Hidden data and how to find them
Web developer Harald Groven at the Norwegian Centre for ICT in Education focused his presentation on how vast amounts of highly interesting public sector data are kept under lock and key. In the analogue era publishing medium or low level aggregates of data was practically impossible — there wasn’t enough paper. This is no longer relevant, but the same practices remain, Groven said. Legal constraints are part of the reason why Statistics Norway and other institutions do not release more fine-grained data.

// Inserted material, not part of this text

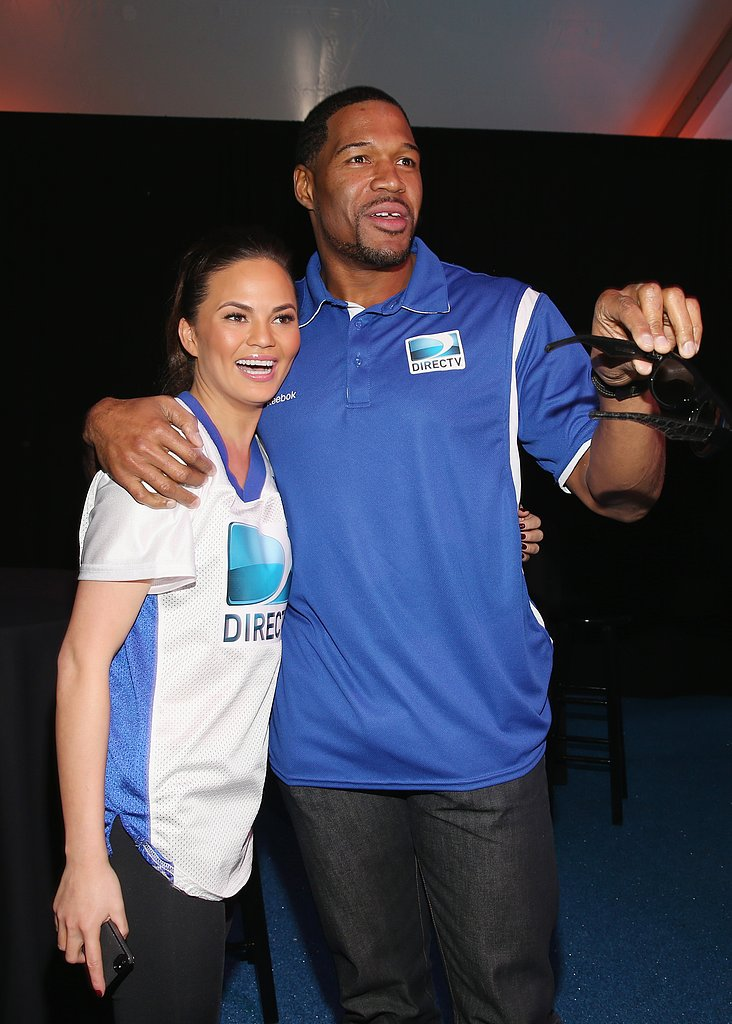 Chrissy Teigen hung out with Michael Strahan at the celebrity beach bowl in New Orleans.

A Norwegian government data portal should concentrate on making available anonymized low level aggregated statistics, data sources that are largely unknown today, Groven recommended. He illustrated the proposition with examples from his own work developing services aimed at giving young people a better basis for making decisions about what to study. A type of data needed for one of the services, salary levels in different occupations, was difficult to get access to at a sufficiently detailed level.
A news journalist’s perspective: TV 2
Journalists often experience that public sector agencies want to control the presentation of data, Gaute Tjemsland of Norwegian TV 2’s news website said in his presentation. When TV 2 wanted the data from national school tests, the ministry responded by sending pdf documents, before finally caving in and releasing the spreadsheets that they had had all along. The reason was explicitly that they didn’t want the media to produce school rankings — i.e. present the data in their own way.
For journalists, the ideal situation is to get structured data, as detailed as possible, and as fast as possible, Tjemsland commented. He had encountered three main obstacles. Public sector agencies want to retain control over information; they are afraid of losing revenue; or in many cases they are not aware that their data can be valuable to others. The last obstacle is probably the most important, Tjemsland said.
The TV 2 editor proposed benchmarking the openness of government institutions. By defining variables to measure transparency, more pressure can be applied to have government data released. The media need to do their part by demanding information and should take a leading role in the debate about open data.
The need for a data.gov.no
In my own presentation, I emphasized four main findings from the project at the Infomedia department — based on a survey among state agencies, an evaluation of state agency websites and interviews with civil servants at the local and regional level.
We found that there is a scarcity of information about what data sources that actually exist. Very few agencies provide substantial information about their own datasets. Second, a central datastore, a data.gov, doesn’t exist; therefore we created a simple «store» of our own using a Google spreadsheet. With the help of a small community around 130 data sources have been registered there so far. Third, our survey and interviews convinced us of the great potential that exists in making more data available. Among other results, six out of ten agencies said they plan to make more data available during the next year. Finally, I highlighted how knowledge of open data issues vary widely across sectors and agencies. This probably reflects the low profile that the topic still has politically and in the public sphere.
In our project report we make ten proposals for making more data available in Norway. In the presentation I emphasized four of them: Create datastores at the state, regional and local levels; define principles and guidelines; give special attention to privacy issues; and define and fund pilot projects to kick-start the process.